## Text shown
# Bin Packing Problem (BPP)

Online Bin Packing Problem with bins containing 1D resource.

state/action/reward formulation are inspired from:  https://epub.jku.at/obvulihs/download/pdf/6996324?originalFilename=true

Short description (P22,P23):
* **BPP specification:** 50 items of size 2 and 50 of size 3. Bins have a capacity of 9.
* **Observable state:** [B_0, B_1, ... B_n-1, I]. B_i is the number of bins of filling level i. I is the new incoming item size.
* **Action space:**  Select a bin according its filling level. The action 0 means "we open a new bin".
* **Reward at a given timestep:** 0 if an already existing bin is used, otherwise the negative incremental waste (reward=BIN_SIZE - I). Penalty of -1000 is given if we enter in one of those situation: bin overflow or when the action try to select an innexisting bin.



In [1]:
from rl_factory import rl_agent_factory # Factory to build RL agents
from rl_factory import default_hyperparam_factory # Factor to make easier hyperparameter setting
from EnvBinPacking import EnvBinPacking # <- Definition of the BPP. Global variables contains bins size and items distribution, number of items...
from AgentRL import AgentRLLIB
from AgentHeuristic import AgentBestFit

# Environment pointer
env_config = {"action_type": "discrete"} # PPO implementation fits {"continuous" or "discrete"}. DQN "discrete". DDPG "continuous".
env_class=EnvBinPacking # ptr on the environment class (not an OOP object)

## Reinforcement Learning

In [2]:
# build the RL agent
rl_name = "PPO" 
hyperparameters = default_hyperparam_factory(rl_name)

# update value similar to the publication
hyperparameters["lr"]=1e-3
hyperparameters["deep"]=2
hyperparameters["wide"]=16
hyperparameters["train_batch_size"]=64
hyperparameters["sgd_minibatch_size"]=64
hyperparameters["lambda"]=0.99
hyperparameters["grad_clip"]=0.3

# Build the Trainer (contains RL object and Environment simulator object)
rllib_trainer = rl_agent_factory(rl_name, hyperparameters, env_class, env_config=env_config)

2023-02-01 16:48:14,569	INFO worker.py:1538 -- Started a local Ray instance.
2023-02-01 16:48:23,993	INFO trainable.py:172 -- Trainable.setup took 11.652 seconds. If your trainable is slow to initialize, consider setting reuse_actors=True to reduce actor creation overheads.


In [3]:
agent=AgentRLLIB(rllib_trainer, env_class, env_config) 
for ep in range(10):
    for it in range(10):
        agent.train()

    score=agent.evaluate()
    print("Info:", score['cumulated_rewards'])

Info: -1278.0
Info: -1048.0
Info: -1012.0
Info: -1024.0
Info: -1398.0
Info: -611.0
Info: -637.0
Info: -516.0
Info: -630.0
Info: -606.0


## Heuristics (Best Fit)

In [41]:
agent = AgentBestFit(None, env_class, env_config)
score = agent.evaluate()
print("Info:", score['cumulated_rewards'])

Info: -193.0


In [42]:
print(score)

{'cumulated_rewards': -193.0, 'last_reward': -7.0, 'last_state': array([ 0.,  0.,  1.,  0.,  0.,  0.,  0.,  0., 13.,  0.], dtype=float32), 'last_action': 0}

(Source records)

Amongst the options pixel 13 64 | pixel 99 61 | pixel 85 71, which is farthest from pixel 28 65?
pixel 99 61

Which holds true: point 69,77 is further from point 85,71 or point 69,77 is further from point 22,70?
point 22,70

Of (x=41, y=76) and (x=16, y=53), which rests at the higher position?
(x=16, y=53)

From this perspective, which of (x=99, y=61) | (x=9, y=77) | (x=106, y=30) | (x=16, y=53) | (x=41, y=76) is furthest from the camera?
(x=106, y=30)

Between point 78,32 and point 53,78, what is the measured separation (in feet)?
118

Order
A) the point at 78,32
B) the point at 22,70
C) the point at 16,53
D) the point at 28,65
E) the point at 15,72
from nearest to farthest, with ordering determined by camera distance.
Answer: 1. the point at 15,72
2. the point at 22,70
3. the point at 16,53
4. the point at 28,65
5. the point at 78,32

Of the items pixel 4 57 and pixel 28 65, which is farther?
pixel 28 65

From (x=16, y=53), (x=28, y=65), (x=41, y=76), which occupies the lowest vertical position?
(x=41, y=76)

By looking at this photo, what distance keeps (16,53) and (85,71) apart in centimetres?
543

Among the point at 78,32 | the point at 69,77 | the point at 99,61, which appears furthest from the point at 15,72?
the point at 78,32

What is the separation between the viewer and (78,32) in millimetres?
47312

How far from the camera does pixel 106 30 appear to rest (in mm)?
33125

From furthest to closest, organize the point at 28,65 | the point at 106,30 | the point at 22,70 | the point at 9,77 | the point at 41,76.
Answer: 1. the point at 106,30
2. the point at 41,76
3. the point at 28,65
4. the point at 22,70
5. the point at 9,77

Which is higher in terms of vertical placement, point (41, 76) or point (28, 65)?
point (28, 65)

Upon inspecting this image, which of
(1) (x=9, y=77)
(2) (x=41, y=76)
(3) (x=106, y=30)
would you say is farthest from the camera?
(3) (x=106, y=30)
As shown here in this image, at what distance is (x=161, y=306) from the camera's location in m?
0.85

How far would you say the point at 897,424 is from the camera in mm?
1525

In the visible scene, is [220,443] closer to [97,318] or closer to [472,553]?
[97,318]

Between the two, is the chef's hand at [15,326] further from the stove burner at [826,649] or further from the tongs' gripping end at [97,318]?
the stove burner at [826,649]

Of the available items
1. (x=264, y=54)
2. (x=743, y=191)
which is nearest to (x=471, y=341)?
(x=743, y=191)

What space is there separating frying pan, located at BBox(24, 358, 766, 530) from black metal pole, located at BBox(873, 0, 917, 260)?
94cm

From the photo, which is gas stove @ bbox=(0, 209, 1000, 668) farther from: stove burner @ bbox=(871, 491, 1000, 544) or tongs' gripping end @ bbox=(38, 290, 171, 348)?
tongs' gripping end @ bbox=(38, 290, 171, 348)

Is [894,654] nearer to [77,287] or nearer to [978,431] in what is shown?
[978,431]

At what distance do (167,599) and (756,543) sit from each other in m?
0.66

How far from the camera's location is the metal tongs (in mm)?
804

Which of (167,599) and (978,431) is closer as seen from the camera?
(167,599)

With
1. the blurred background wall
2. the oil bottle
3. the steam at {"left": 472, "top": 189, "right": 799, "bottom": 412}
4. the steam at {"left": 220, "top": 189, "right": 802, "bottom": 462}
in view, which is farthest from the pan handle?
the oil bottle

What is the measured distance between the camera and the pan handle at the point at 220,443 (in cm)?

## What to work on
1. Reproduce the part of the bin packing text that opens with the words containing "# Build the Trainer" and closes with "hyperparameters, env_class, env_config=env_config)".
2. Name every hyperparameter key that the bin packing text assigns a new value to after calling default_hyperparam_factory.
3. According to the bin packing text, what capacity do the bins have?

## Written responses
1.
# Build the Trainer (contains RL object and Environment simulator object)
rllib_trainer = rl_agent_factory(rl_name, hyperparameters, env_class, env_config=env_config)

2. lr, deep, wide, train_batch_size, sgd_minibatch_size, lambda, grad_clip

3. A capacity of 9.